Doubtless this malignant principle has been at work since, from time to time, though kept under [control] by him that "withholdeth." Nay, for what we know, at this very time there is a fierce struggle, the Spirit of Antichrist attempting to rise, and the political power in those countries which are prophetically Roman, firm and vigorous in in repressing it. …certainly there is at this very time, as in the days of our fathers, a fierce and lawless principle everywhere at work, -- a spirit of rebellion against God and man, which the powers of government in each country can barely keep under with their greatest efforts.

 

          There can be no question what spirit Newman is speaking about here as the Spirit of Antichrist, for in the end, the Spirit which is a malignant principle of evil, and which manipulates Spirit of the Times in certain eras, and the forerunners of the Antichrist and the Antichrist himself, is the evil one himself, the prince of darkness. What is operating in the contemporary world is this spirit of the Antichrist, not an individual is such, but a principle of rebellion against God and man.
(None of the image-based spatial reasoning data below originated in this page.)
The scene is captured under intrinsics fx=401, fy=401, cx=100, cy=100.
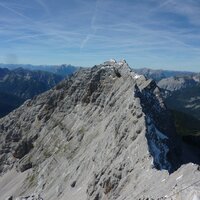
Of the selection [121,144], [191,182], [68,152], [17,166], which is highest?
[191,182]

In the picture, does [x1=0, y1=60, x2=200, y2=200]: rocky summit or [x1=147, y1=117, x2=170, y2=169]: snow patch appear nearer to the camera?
[x1=0, y1=60, x2=200, y2=200]: rocky summit

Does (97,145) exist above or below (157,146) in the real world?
below

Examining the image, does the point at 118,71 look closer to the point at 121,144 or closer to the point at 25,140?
the point at 121,144

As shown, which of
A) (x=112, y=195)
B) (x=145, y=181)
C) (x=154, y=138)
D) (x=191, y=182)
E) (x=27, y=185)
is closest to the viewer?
(x=191, y=182)

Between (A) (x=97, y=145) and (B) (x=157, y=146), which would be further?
(A) (x=97, y=145)

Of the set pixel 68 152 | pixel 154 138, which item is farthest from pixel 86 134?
pixel 154 138

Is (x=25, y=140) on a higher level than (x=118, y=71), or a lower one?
lower

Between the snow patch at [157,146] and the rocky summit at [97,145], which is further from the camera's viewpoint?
the snow patch at [157,146]

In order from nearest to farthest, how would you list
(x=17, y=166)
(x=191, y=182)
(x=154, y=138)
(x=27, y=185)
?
(x=191, y=182)
(x=154, y=138)
(x=27, y=185)
(x=17, y=166)

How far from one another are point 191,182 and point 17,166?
260 ft

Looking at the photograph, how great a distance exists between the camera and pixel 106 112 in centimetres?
8144

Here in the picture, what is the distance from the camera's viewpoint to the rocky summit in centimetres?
4768

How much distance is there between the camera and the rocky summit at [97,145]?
47678mm

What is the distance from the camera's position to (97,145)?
71375 mm
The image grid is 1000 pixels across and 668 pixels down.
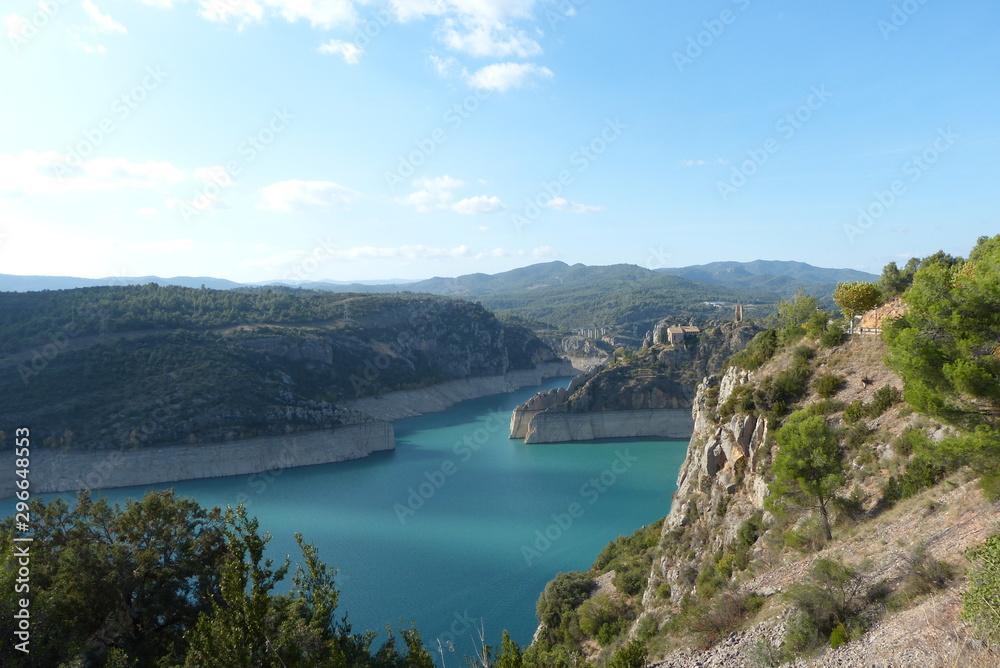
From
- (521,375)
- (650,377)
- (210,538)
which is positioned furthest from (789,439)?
(521,375)

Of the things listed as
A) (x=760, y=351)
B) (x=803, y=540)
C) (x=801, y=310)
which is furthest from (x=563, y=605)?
(x=801, y=310)

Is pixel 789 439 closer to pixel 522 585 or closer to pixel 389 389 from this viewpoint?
pixel 522 585

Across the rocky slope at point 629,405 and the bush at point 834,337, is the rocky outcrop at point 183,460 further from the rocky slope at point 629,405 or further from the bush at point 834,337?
the bush at point 834,337

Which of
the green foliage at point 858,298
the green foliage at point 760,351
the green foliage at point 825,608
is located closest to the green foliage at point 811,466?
the green foliage at point 825,608

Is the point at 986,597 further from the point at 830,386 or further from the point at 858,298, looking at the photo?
the point at 858,298

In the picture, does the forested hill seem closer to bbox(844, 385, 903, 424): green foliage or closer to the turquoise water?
the turquoise water

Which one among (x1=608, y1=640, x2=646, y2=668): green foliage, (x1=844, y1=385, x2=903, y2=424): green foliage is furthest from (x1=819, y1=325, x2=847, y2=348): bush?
(x1=608, y1=640, x2=646, y2=668): green foliage
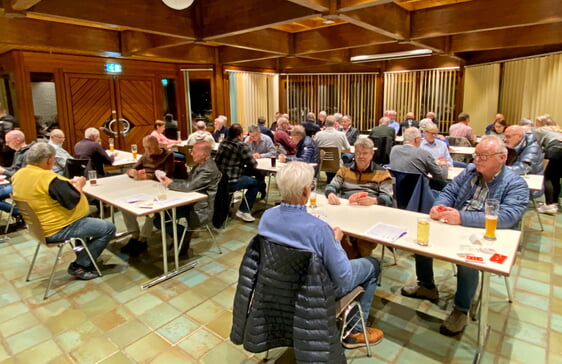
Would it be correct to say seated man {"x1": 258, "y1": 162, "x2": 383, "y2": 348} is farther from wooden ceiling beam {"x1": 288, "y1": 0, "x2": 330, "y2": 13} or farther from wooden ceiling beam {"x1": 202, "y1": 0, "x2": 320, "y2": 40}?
wooden ceiling beam {"x1": 202, "y1": 0, "x2": 320, "y2": 40}

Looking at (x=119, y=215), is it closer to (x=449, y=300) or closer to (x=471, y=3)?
(x=449, y=300)

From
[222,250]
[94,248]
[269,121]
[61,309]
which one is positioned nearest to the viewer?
[61,309]

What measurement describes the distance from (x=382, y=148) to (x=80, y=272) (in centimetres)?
536

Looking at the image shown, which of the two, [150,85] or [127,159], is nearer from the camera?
[127,159]

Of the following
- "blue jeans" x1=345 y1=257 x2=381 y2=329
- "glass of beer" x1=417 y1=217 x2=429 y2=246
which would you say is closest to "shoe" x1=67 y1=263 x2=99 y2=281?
"blue jeans" x1=345 y1=257 x2=381 y2=329

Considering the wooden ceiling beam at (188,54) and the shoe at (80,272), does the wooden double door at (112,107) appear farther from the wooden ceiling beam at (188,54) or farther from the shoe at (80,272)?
the shoe at (80,272)

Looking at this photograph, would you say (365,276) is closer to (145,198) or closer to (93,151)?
(145,198)

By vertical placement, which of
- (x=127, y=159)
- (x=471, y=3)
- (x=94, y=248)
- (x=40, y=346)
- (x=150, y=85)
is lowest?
(x=40, y=346)

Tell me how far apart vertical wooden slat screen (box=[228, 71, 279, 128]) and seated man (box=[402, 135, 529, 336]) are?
775cm

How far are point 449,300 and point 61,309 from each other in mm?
3039

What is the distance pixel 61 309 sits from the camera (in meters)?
2.96

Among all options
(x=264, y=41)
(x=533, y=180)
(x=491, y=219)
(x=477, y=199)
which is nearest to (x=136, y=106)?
(x=264, y=41)

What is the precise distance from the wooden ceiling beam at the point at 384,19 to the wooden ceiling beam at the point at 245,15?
563 millimetres

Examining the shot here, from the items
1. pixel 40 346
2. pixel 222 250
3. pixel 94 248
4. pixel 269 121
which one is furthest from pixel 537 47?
pixel 40 346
What has been holding back the full onslaught of this evil principle is, ironically, the power of government on the one hand, using its repressive powers against its anarchy, and the power of the Church, using its preaching and sacramental graces.

 

          But what has been happening in the latter part of the 20th century at and accelerated rate is the weakening of both of these powers. Governments are weakened by their collaboration with secularism and materialism and their rejection of any alliance whatsoever with religion. Governments are inevitably weakened in their struggle against anarchy and rebellion when they reject the moral law itself as the basis and ground of civil law. The Church, on the other hand, has been weakened by its own internal struggle against the influence of a skeptical liberalism which undermines faith, by a fearful and reactionary traditionalism which paralyzes by attempting to freeze the Church in a particular cultural and historical mold, and by its own internal spirit of rebellion which cuts across these two camps. The weakening of the powers holding back the Spirit of the Antichrist has had a devastating effect on both the Church and the state.

 

          Like Newman, we should be extremely cautious when it comes to identifying the present apostasy as the one that will immediately prepare the way for the Antichrist in person. Nevertheless, it is about time for us honestly to recognize the face of this principle of evil in the present crisis of the Church, and to recognize the depth of this crisis, and the complexity involved in the roots of this massive apostasy from the Christian faith. True, the apostasy has certain roots within the Church itself, but even more so in the intellectual and cultural movements that dominate our world, that have infiltrated its intellectual and cultural institutions. There is no easy fix available.

 

          Cardinal Ratzinger, writing back in 1971, echoed the thought of Newman, so long ago now, when had this to say. "Thus it seems certain to me that very hard times await the Church. Her own crisis has as yet hardly begun." His analysis, here and elsewhere in his writings, concerning the roots of this terrible crisis are not so very different from that of Newman. But Ratzinger goes on to say that he now sees the Church being purified, precisely in order to confront this crisis, "but after the purification of these uprootings, a great strength will emanate from a spiritualized and simplified Church." Ratzinger is not naive, and he knows that "the way will be long and wearisome … " But he also knows the Church is capable of regeneration, and can present itself to any generation, when thus purified and renewed interiorly, as something entirely new. He writes, "Today, too, the future of the Church can and will depend only on the strength of those who have deep roots and live from the pure fullness of their faith." There is much to be done, to be sure, but unless it proceeds from this fullness of faith, it will not be able to overcome the apostasy that now threatens to engulf us.